Supplied data:
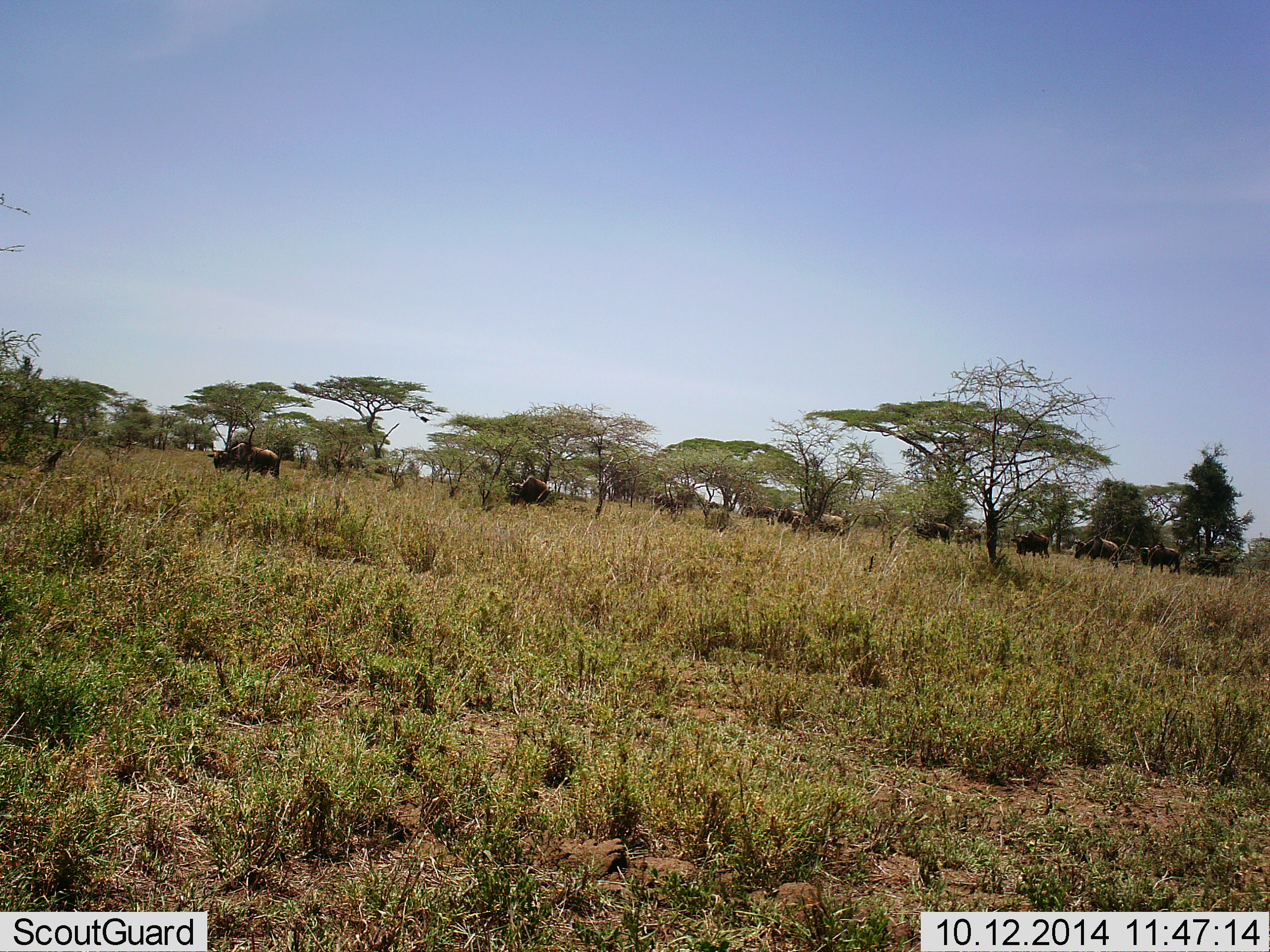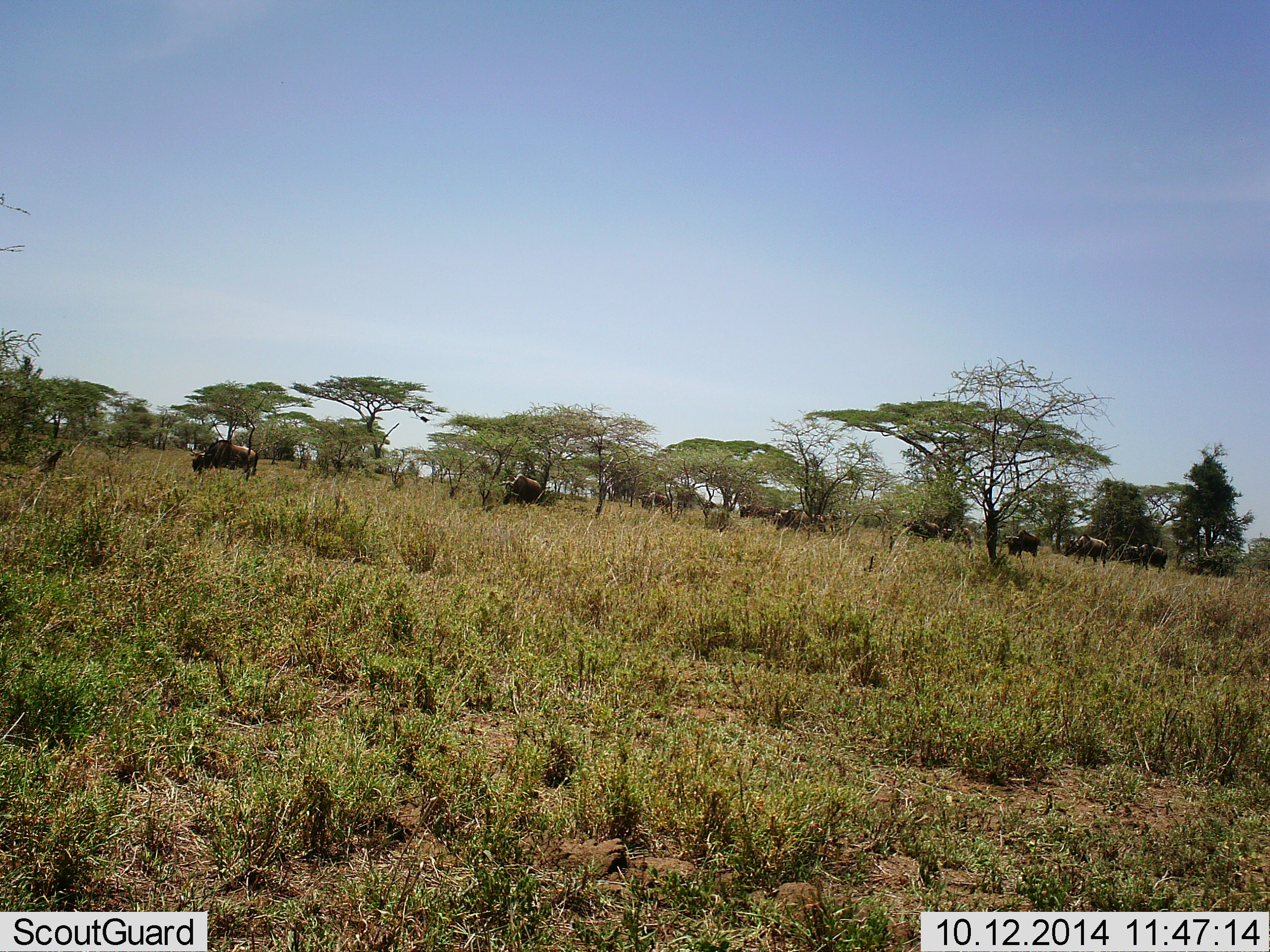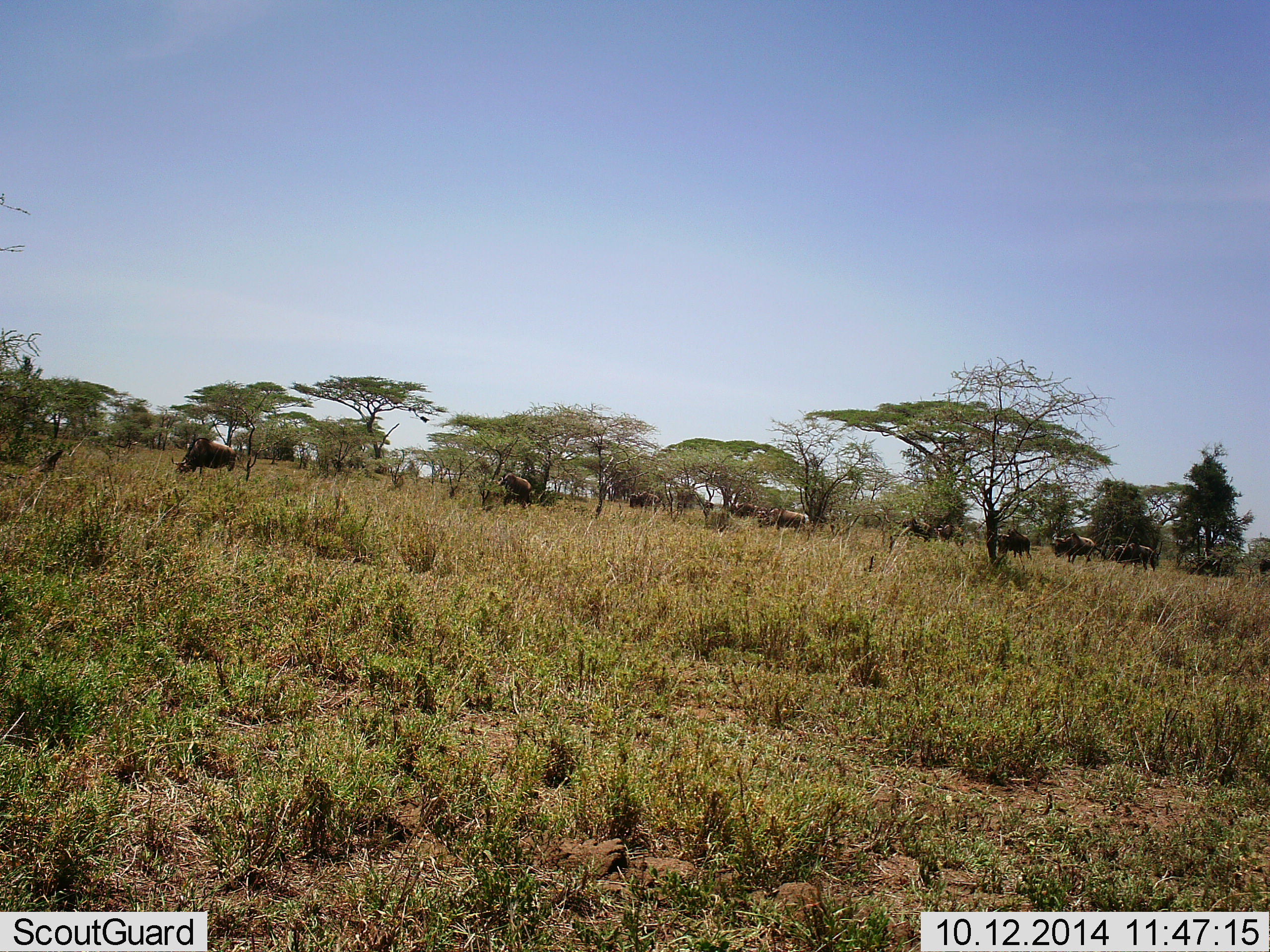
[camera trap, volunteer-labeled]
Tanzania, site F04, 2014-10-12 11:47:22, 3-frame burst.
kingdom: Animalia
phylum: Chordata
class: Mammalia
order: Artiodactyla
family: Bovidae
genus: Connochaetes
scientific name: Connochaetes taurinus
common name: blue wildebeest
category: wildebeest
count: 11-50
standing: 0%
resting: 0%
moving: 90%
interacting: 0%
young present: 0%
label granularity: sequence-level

---

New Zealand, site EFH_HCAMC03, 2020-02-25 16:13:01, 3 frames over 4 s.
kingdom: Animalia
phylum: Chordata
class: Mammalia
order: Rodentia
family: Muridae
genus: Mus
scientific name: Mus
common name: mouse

--

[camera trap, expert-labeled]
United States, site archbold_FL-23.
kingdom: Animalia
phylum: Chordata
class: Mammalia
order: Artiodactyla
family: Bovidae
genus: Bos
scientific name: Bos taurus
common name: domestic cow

What is being asked: Copy the stretch of the records above that runs from the line with "genus: Connochaetes" through the line with "label granularity: sequence-level". Both end lines belong in the copy, and nothing else does.

Result of this exercise:
genus: Connochaetes
scientific name: Connochaetes taurinus
common name: blue wildebeest
category: wildebeest
count: 11-50
standing: 0%
resting: 0%
moving: 90%
interacting: 0%
young present: 0%
label granularity: sequence-level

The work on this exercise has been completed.